Tutar (2014), yazılı basındaki çocuk temsillerine odaklanarak ana akım medya içinde yer alan gazetelerden rastlantısal olarak derlediği haberlerde çocukların statüsünü olumlayan, cinsel tacize ve suça konu oldukları haberleri incelemiştir. Çocukların haberlerde genellikle edilgen-pasif olarak yetişkinlere göre alt bir konumda, yetişkinlerin onlara sağladığı kültür sanat etkinliklerinin pasif alımlayıcıları olarak ya da eğitim alanındaki haksız uygulamalara maruz kalmış kişiler olarak temsil edildiklerini bulgulamıştır. Özmen (2012), televizyon haberlerindeki temsillerle ilgili çalışmasında çocukların genellikle şiddet, suç ve hastalık içeren haberlere konu olduklarını tespit etmiştir. Çocuklar çoğunlukla şiddet ve kazaya maruz kalmış pasif ve sessiz kurbanlar olarak, hasta ya da engelli olmadıklarındaysa tehlikenin bizzat kaynağı ve öznesi olan suçlular olarak temsil edilmektedir. Aydın (2009) tinerci çocuklar örneği üzerinden giderek bu çocukların nasıl bir korku nesnesi haline getirildiğine dikkat çeker. Çoğunlukla kente göç etmiş Kürt çocuklarının tehlikeli ‘’yabancılar’’ olarak temsil edildikleri bulgulanmıştır. Güven (2004), dizilerdeki çocuk temsilleriyle ilgili doktora çalışmasında çocukların belirli iktidar yapılarının üretilmesi ve sürdürülmesinde, belirli mesajların topluma iletilmesinde bir araç olarak kullanıldıklarını, devlet kurumlarının meşrulaştırılıp, iyi ailenin tanımlanarak belirli değerlerin oluşturulduğunu bulgulamıştır.
Gazeteler, TV haberleri, reklamlar ve diziler üzerinden yapılan tüm bu çalışmalar genel olarak değerlendirildiğinde çocuk temsillerinin sıklıkla yanlış ve kusurlu bulunduğu söylenilebilir.
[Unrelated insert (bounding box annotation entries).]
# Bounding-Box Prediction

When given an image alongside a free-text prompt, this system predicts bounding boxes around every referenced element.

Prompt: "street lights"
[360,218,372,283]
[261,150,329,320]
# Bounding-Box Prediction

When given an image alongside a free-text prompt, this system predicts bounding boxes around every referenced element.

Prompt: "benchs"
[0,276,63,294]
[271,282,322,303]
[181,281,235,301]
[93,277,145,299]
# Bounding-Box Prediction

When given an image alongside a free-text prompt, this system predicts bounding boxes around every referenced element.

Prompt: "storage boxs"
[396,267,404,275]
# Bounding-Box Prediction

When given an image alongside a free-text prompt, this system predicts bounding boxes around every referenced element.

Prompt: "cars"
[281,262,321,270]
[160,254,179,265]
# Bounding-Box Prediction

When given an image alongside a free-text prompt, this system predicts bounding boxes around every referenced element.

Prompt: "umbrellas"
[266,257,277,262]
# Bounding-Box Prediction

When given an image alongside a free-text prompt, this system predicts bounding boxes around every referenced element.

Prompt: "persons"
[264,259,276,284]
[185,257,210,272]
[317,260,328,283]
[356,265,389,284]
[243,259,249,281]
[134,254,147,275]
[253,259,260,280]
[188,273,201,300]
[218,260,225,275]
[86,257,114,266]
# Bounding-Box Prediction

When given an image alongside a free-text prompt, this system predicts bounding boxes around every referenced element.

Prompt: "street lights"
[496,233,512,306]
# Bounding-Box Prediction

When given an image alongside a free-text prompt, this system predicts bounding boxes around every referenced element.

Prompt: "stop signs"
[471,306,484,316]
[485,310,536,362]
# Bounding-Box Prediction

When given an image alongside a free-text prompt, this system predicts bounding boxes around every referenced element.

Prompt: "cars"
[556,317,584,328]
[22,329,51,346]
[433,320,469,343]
Toplumsal değer yargıları, inanışlar ve tutumların belirlediği ön yargıların medya temsillerine de yansıdığı, toplumsal cinsiyet rollerinin bu temsillerde yeniden üretildiği ve çocukların sıklıkla yetişkinlerle ilişkili olarak pasif ve sessiz varlıklar olarak ele alındığı, kurban ya da mağdur olarak gösterildiği, aktif temsillerde ise çocukların ya suçlu olarak kötülendiği ya da yüce değerlerin taşıyıcıları olarak idealize edildiği belirtilebilir.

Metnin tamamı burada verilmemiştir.